Formerly an Independent politician, Mr Sanders will run as a Democrat, and many consider the self-described socialist as the main competition to Hillary Clinton’s campaign. Mr Sanders will run a campaign that’s tough on the wealthiest 1 percent of Americans.

“The gap between the very rich and everyone is wider than at any time since the 1920s," he said at the rally on Tuesday.

"The issue of wealth and income inequality is the great moral issue of our time, it is the great economic issue of our time and it is the great political issue of our time. And we will address it.”

He added: "He’s stated that Clinton’s money would be a challenge to overcome but he said that he’s not fixated on his Democratic competition."

"If I decide to run, I'm not running against Hillary Clinton," Mr Sanders recently told reporters. "I'm running for a declining middle class."

Mr Sanders has received praise from liberal media pundits such as Vox Media’s Ezra Klein and MSNBC’s Rachel Maddow. Mr Klein wrote that Mr Sanders is wildly popular on social media and that he delivers solid policy proposals on large ideas regarding breaking up the biggest banks and moving to a single-payer health-care system.

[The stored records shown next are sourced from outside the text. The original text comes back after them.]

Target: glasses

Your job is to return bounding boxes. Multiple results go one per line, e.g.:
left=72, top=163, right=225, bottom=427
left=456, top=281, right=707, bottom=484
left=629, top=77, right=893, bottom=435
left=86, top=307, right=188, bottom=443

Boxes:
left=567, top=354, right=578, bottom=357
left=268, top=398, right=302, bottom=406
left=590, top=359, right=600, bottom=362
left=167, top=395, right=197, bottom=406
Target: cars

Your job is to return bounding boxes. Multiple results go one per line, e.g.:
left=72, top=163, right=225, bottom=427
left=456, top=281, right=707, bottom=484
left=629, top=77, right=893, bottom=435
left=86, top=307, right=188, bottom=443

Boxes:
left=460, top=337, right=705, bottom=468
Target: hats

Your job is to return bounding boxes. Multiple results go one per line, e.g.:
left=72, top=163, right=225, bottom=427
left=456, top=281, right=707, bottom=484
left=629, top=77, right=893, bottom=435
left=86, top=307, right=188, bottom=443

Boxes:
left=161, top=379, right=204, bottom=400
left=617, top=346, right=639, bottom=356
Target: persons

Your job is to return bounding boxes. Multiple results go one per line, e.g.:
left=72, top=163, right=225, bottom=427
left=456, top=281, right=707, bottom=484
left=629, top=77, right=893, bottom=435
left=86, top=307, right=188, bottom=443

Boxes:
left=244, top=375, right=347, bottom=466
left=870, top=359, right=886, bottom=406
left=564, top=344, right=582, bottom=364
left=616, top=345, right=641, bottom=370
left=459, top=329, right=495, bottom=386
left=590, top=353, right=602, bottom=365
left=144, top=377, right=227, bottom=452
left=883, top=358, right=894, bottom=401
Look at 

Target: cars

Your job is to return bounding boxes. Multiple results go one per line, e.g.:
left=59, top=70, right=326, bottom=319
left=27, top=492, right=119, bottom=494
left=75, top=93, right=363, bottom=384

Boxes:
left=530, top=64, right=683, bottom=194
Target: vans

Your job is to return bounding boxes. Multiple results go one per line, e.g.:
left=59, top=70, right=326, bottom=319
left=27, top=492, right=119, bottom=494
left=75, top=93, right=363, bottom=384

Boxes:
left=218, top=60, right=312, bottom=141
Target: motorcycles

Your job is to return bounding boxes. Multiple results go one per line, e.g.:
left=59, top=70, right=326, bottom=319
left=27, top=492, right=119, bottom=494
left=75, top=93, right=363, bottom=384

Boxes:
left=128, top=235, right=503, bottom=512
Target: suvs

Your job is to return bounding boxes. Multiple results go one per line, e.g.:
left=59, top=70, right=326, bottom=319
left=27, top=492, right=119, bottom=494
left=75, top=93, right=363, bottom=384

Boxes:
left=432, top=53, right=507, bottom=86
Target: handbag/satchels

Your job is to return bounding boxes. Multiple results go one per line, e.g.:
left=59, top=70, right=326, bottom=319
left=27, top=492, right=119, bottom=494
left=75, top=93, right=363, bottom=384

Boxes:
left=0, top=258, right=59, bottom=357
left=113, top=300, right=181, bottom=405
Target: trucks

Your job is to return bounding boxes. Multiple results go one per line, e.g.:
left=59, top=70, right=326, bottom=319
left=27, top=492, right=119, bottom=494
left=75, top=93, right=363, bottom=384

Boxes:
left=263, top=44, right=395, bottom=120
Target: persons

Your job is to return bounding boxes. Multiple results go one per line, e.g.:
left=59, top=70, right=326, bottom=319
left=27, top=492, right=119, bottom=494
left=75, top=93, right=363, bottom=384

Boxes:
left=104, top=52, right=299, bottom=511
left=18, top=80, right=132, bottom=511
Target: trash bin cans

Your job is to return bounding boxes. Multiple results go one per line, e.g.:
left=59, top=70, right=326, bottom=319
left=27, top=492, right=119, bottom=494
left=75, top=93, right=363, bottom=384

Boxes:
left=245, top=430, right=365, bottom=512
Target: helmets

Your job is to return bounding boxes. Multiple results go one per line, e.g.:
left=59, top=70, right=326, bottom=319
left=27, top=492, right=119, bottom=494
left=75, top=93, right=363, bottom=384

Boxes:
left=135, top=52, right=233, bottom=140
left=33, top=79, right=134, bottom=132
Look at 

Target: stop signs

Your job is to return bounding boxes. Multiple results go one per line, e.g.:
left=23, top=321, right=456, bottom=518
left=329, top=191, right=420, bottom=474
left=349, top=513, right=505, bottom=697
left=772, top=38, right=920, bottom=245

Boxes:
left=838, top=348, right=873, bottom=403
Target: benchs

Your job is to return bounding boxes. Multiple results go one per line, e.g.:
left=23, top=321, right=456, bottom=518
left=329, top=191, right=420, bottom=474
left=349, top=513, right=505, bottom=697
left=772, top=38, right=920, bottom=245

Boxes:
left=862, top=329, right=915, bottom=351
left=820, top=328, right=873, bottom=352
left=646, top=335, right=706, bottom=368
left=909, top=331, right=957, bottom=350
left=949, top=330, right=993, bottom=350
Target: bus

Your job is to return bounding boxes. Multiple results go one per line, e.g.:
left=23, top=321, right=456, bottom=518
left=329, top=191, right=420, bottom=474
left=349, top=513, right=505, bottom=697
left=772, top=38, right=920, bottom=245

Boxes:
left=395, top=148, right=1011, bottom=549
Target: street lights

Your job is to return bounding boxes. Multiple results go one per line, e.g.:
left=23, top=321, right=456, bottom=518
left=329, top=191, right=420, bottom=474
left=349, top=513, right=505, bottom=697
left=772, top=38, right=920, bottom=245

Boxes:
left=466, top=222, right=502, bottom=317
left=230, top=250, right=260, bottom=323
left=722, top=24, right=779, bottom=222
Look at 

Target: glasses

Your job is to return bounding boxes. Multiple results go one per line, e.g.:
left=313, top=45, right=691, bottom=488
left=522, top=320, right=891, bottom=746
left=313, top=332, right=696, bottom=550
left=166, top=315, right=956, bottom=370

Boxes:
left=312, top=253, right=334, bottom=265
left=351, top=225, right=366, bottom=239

He also noted that his website already features an “issue section,” while Ms Clinton’s site does not.

Ms Maddow said that he is more than Ms Clinton’s main competition and more than a fringe candidate as he’s “spirited,” “aggressive” and people are very excited to follow his campaign.

“The Beltway media has been treating Bernie Sanders like a gadfly, somebody who exists only to pester Hillary Clinton to move to the left,” she said on her broadcast Tuesday. “But Bernie Sanders … has been bucking that both with his arguments now and with his description of his campaign in the past.”